Black persons have higher rates of severe COVID-19 and disseminated coccidioidomycosis than do White persons. Growing evidence indicates higher risk for severe COVID-19–associated disease and death among Black than White persons living in the United States (Appendix). A study of coccidioidomycosis in military personnel found dissemination rates to be 10 times higher among Black than White persons (Appendix reference 79). Similarly, a study in Kern County, California, found that patients with disseminated coccidioidomycosis were 4.6 times more likely to be Black than patients with mild disease (Appendix reference 56). The observed racial and ethnic disparities in severe COVID-19 and coccidioidomycosis are probably driven by structural inequities that systematically disadvantage persons of color in the forms of reduced healthcare access and exposure to environmental stressors that increase risk for conditions such as diabetes, obesity, and hypertension, which are associated with severe disease.[29] For coccidioidomycosis, whether any biological basis for this association exists is unclear but might be related to immunogenic differences in T-cell function (Appendix references 56,69,70).

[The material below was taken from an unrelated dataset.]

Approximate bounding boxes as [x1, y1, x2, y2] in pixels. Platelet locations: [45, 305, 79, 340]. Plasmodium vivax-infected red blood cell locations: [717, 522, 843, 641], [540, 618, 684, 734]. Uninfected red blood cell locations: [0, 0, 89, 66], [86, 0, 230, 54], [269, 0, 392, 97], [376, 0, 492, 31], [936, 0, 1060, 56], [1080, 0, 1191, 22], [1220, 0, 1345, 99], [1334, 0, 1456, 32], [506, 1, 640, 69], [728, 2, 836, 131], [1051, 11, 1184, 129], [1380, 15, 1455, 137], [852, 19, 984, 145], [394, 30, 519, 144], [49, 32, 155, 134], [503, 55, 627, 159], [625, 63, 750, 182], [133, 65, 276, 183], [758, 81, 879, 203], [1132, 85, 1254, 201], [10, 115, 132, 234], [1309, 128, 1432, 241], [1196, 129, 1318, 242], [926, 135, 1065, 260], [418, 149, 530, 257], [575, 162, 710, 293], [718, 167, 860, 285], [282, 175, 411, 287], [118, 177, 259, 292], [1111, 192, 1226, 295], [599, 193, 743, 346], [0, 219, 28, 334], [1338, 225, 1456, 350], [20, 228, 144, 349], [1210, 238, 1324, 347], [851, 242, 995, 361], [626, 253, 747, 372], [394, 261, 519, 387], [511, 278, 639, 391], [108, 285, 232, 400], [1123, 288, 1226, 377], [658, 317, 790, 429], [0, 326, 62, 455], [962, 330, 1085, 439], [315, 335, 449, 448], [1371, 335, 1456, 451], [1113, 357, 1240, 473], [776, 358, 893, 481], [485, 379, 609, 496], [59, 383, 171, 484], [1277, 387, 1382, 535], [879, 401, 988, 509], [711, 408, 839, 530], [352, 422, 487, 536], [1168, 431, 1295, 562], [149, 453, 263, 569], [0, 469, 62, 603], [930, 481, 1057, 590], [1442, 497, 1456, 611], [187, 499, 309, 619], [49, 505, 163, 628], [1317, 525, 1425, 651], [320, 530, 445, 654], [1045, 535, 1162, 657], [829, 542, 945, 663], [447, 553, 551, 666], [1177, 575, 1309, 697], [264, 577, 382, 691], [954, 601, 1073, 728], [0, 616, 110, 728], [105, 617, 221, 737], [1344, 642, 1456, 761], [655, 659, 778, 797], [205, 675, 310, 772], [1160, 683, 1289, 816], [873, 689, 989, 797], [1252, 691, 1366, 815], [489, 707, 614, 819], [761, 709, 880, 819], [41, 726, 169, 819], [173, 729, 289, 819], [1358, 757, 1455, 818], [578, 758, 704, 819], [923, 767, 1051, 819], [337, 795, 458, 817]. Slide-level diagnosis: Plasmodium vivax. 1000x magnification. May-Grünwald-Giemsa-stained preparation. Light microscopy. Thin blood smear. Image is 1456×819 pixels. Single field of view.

Recent history of cigarette smoking has been linked to higher risk for severe disease from either infection. A systematic review and meta-analysis found that smokers with COVID-19 were significantly more likely (RR 2.4, 95% CI 1.43–4.04) to be admitted to an intensive care unit, need mechanical ventilation, or die compared with nonsmokers (Appendix reference 80). A case–control study in Kern County found that patients with severe or disseminated coccidioidomycosis were more likely to have smoked cigarettes in the previous 6 months compared with patients with mild coccidioidomycosis (Appendix reference 56).